Était-il possible que toutes ces négociations interétatiques, renforcées par la contribution de nombreux « experts », n'effleurent même pas un thème qui pourrait aboutir à permettre aux scientifiques d'implanter des gènes de poisson dans les eucalyptus que l'on plante sur des millions d'hectares ? C'était une absurdité, même sans compter les nombreuses évidences de violations des droits humains que subissent les populations locales du fait des grandes plantations d'arbres, ni des conséquences environnementales qui en découlent. ( http://www.wrm.org.uy/plantations/carbon/html )
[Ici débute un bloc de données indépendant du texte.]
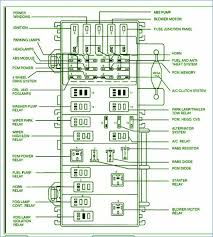 36 fresh 2000 ford explorer power distribution box diagram ford explorer fuse box diagram 2004 at Ford Explorer Fuse Box Diagram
Or, pour un simple nouveau venu, l'explication était simple. Tout d'abord, et contrairement à ce que l'on pourrait supposer, il n'y avait pas beaucoup de discussions ouvertes entre les délégués des pays à entendre. La plupart des pourparlers avaient lieu à l'intérieur de petits groupes de travail, qui n'étaient pas obligés de permettre la présence des non-participants. Lorsque tous ces petits groupes se réunissaient pour « voter » leurs décisions, on se retrouvait devant une salle à moitié pleine et une procédure sommaire, où « voter » voulait dire qu'aucun des délégués (absents) n'avait d'objection à faire. Les États-Unis (qui, de toute évidence, n'ont pas l'intention de rejoindre le Protocole de Kyoto) pouvaient interrompre et exiger que l'on change des énoncés qui ne les satisfaisaient pas. Pourquoi les non-signataires du protocole ont-ils la possibilité d'influer sur les négociations, alors que les organisations de la société civile et des peuples autochtones, qui en subiront les conséquences, ne sont pas autorisées à le faire ?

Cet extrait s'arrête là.